Dataset rows
# # #
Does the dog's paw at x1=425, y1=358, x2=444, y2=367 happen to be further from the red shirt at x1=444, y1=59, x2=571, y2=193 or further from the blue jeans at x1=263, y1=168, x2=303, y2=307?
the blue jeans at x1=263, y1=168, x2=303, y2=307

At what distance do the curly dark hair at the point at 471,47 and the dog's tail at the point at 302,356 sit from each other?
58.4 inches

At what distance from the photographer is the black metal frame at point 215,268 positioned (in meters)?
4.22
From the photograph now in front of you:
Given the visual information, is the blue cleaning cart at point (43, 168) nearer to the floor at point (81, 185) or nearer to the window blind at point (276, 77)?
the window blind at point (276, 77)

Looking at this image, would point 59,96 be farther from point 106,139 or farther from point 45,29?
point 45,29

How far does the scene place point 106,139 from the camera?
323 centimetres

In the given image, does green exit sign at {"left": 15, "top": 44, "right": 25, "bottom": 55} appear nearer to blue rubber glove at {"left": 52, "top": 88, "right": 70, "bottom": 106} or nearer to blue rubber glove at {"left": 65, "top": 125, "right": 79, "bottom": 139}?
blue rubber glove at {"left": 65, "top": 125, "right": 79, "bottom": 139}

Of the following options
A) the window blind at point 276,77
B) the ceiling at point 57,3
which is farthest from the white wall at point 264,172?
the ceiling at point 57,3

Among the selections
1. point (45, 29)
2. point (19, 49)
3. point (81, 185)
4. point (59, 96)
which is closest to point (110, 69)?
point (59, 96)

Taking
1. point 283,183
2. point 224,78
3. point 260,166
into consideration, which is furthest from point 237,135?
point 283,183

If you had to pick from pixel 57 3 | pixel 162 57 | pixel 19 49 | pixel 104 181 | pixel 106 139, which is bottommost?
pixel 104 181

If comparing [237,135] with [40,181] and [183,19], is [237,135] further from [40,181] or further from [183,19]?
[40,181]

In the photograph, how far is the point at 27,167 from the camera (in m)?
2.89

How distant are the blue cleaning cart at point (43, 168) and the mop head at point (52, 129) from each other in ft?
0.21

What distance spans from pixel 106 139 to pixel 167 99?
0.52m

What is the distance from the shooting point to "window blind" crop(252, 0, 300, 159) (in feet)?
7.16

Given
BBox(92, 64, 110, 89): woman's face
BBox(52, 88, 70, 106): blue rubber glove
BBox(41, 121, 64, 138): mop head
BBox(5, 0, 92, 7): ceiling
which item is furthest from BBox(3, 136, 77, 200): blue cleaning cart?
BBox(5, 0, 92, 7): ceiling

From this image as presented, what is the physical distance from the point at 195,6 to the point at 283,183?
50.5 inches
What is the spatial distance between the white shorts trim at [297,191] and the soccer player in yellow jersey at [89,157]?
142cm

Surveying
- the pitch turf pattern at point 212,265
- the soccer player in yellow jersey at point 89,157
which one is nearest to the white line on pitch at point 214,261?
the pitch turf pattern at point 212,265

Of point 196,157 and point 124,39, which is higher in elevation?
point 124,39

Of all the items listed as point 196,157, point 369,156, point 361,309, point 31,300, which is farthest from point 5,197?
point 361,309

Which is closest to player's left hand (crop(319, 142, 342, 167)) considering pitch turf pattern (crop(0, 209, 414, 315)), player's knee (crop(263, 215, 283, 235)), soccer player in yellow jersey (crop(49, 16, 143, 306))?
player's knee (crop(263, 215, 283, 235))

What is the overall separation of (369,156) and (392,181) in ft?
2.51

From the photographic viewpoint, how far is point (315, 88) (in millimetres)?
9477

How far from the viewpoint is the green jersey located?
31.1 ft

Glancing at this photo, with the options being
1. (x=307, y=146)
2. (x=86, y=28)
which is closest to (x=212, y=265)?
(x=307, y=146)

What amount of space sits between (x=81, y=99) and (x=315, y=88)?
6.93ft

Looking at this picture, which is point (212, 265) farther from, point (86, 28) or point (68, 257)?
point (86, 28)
# # #
* _What this task involves_: Rewrite the listing above, swapping "curly dark hair" for "curly black hair" wherever it appears and leaving the rest unchanged.

* _Correct response_:
Does the dog's paw at x1=425, y1=358, x2=444, y2=367 happen to be further from the red shirt at x1=444, y1=59, x2=571, y2=193 or further from the blue jeans at x1=263, y1=168, x2=303, y2=307?
the blue jeans at x1=263, y1=168, x2=303, y2=307

At what distance do the curly black hair at the point at 471,47 and the dog's tail at the point at 302,356 sit from each other?
58.4 inches

At what distance from the photographer is the black metal frame at point 215,268 positioned (in meters)?
4.22
From the photograph now in front of you:
Given the visual information, is the blue cleaning cart at point (43, 168) nearer to the floor at point (81, 185) or nearer to the window blind at point (276, 77)?
the window blind at point (276, 77)

Looking at this image, would point 59,96 be farther from point 106,139 or farther from point 45,29?
point 45,29

How far does the scene place point 106,139 from the camera?
323 centimetres

In the given image, does green exit sign at {"left": 15, "top": 44, "right": 25, "bottom": 55} appear nearer to blue rubber glove at {"left": 52, "top": 88, "right": 70, "bottom": 106} or nearer to blue rubber glove at {"left": 65, "top": 125, "right": 79, "bottom": 139}?
blue rubber glove at {"left": 65, "top": 125, "right": 79, "bottom": 139}

Of the following options
A) the window blind at point 276,77
B) the ceiling at point 57,3
which is farthest from the white wall at point 264,172?
the ceiling at point 57,3

Among the selections
1. point (45, 29)
2. point (19, 49)
3. point (81, 185)
4. point (59, 96)
which is closest to point (110, 69)?
point (59, 96)

Taking
1. point 283,183
2. point 224,78
3. point 260,166
into consideration, which is furthest from point 237,135?
point 283,183

If you had to pick from pixel 57 3 | pixel 162 57 | pixel 19 49 | pixel 104 181 | pixel 106 139, which is bottommost?
pixel 104 181

If comparing [237,135] with [40,181] and [183,19], is [237,135] further from [40,181] or further from [183,19]?
[40,181]

In the photograph, how far is the point at 27,167 from the camera (in m)?
2.89

How distant are the blue cleaning cart at point (43, 168) and the mop head at point (52, 129) from each other in ft?
0.21

What distance spans from pixel 106 139 to pixel 167 99?
0.52m

What is the distance from the shooting point to "window blind" crop(252, 0, 300, 159) (in feet)?
7.16

Given
BBox(92, 64, 110, 89): woman's face
BBox(52, 88, 70, 106): blue rubber glove
BBox(41, 121, 64, 138): mop head
BBox(5, 0, 92, 7): ceiling
which item is furthest from BBox(3, 136, 77, 200): blue cleaning cart?
BBox(5, 0, 92, 7): ceiling

From this image as presented, what is the physical distance from the point at 195,6 to the point at 283,183?
50.5 inches
What is the spatial distance between the white shorts trim at [297,191] and the soccer player in yellow jersey at [89,157]?
142cm

Surveying
- the pitch turf pattern at point 212,265
- the soccer player in yellow jersey at point 89,157
which one is nearest to the white line on pitch at point 214,261?
the pitch turf pattern at point 212,265

Of point 196,157 and point 124,39, which is higher in elevation?
point 124,39

Of all the items listed as point 196,157, point 369,156, point 361,309, point 31,300, which is farthest from point 5,197?
point 361,309

Which is closest to player's left hand (crop(319, 142, 342, 167)) considering pitch turf pattern (crop(0, 209, 414, 315)), player's knee (crop(263, 215, 283, 235)), soccer player in yellow jersey (crop(49, 16, 143, 306))?
player's knee (crop(263, 215, 283, 235))

What is the overall separation of (369,156) and (392,181) in ft?
2.51

From the photographic viewpoint, how far is point (315, 88) (in millimetres)?
9477

How far from the viewpoint is the green jersey located?
31.1 ft

Glancing at this photo, with the options being
1. (x=307, y=146)
2. (x=86, y=28)
which is closest to (x=212, y=265)?
(x=307, y=146)

What amount of space sits between (x=81, y=99) and (x=315, y=88)?
6.93ft

Looking at this picture, which is point (212, 265) farther from, point (86, 28) or point (68, 257)?
point (86, 28)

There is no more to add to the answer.